Gefahrgut

Umweltamt hebt illegale Mülldeponie in Schöneberg aus

Eine meterhohe Müllkippe mitten in Berlin konnte monatelang ohne Genehmigung der Behörden betrieben werden. Erst durch die Beschwerden von Anwohnern aus der Eylauer Straße, die den Müllberg und Container mit Schutt vor ihren Fenstern haben, flog der Betrieb im Gewerbegebiet Monumentenstraße 15 auf.

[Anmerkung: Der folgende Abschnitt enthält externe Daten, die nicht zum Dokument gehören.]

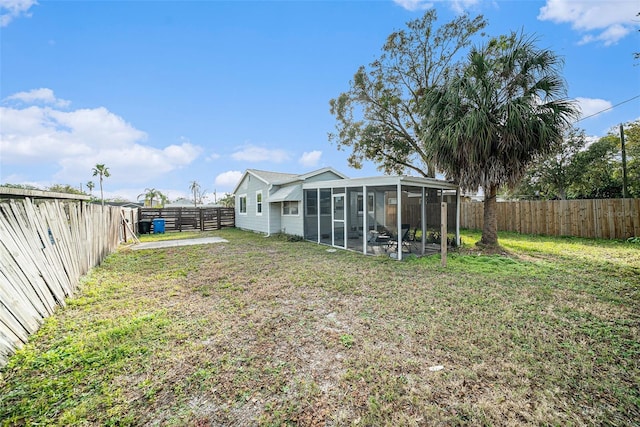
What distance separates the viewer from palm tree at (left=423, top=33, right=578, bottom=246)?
25.8 ft

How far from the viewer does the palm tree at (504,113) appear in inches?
309

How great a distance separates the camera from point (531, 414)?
200 cm

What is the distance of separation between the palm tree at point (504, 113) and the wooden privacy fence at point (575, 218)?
450 cm

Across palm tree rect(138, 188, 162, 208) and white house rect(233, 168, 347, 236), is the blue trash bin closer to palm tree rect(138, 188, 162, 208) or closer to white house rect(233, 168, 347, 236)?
white house rect(233, 168, 347, 236)

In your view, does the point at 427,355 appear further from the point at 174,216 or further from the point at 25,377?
the point at 174,216

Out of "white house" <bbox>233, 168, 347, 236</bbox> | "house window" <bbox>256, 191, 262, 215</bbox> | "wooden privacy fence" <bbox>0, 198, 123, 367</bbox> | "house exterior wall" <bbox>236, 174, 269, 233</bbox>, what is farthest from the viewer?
"house window" <bbox>256, 191, 262, 215</bbox>

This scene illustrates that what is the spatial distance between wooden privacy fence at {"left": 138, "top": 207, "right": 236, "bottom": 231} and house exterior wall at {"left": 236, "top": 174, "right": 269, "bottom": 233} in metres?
1.04

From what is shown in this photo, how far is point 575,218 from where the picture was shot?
35.0 ft

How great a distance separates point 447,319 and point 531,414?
1.66 m

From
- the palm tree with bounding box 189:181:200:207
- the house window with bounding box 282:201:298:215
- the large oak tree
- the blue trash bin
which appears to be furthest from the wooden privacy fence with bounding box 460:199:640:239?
the palm tree with bounding box 189:181:200:207

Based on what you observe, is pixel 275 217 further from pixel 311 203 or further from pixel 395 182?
pixel 395 182

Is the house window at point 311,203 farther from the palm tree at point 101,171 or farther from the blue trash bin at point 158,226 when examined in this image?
the palm tree at point 101,171

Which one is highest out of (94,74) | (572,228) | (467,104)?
(94,74)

Das Betriebsgelände liegt direkt neben dem Lidl-Parkplatz an der Schöneberger Dudenstraße. Der Eigentümer des Gewerbeareals, die Unternehmensgruppe Mamrud & Smuskovics, plant, zwischen Duden- und Monumentenstraße bis zu 250 Wohnungen zu bauen - zum Ärger von Bewohnern der Eylauer Straße, denen dadurch der freie Blick verbaut wird. Weil das Gelände, auf dem der Müll gelagert wird, tiefer liegt und von der Straße aus durch Werbeplakate verdeckt wird, ist es nur schwer einsehbar. Ein Firmenschild gibt es nicht, aber ein Anruf bei DLC Dienstleistungen an der Karl-Kunger-Straße in Alt-Treptow bestätigt: "Ja, wir sind Mieter an der Monumentenstraße 15." Der Lastwagenfahrer, der Dienstag einen Container auflädt und das mit einem Bauzaun abgesperrte Gelände wieder verschließt, sagt, er sei der Chef. Zu den Vorwürfen sagte er nur ärgerlich: "Alles Quatsch." Es handele sich um Müll von Baustellen, den er jetzt zur Deponie fahre.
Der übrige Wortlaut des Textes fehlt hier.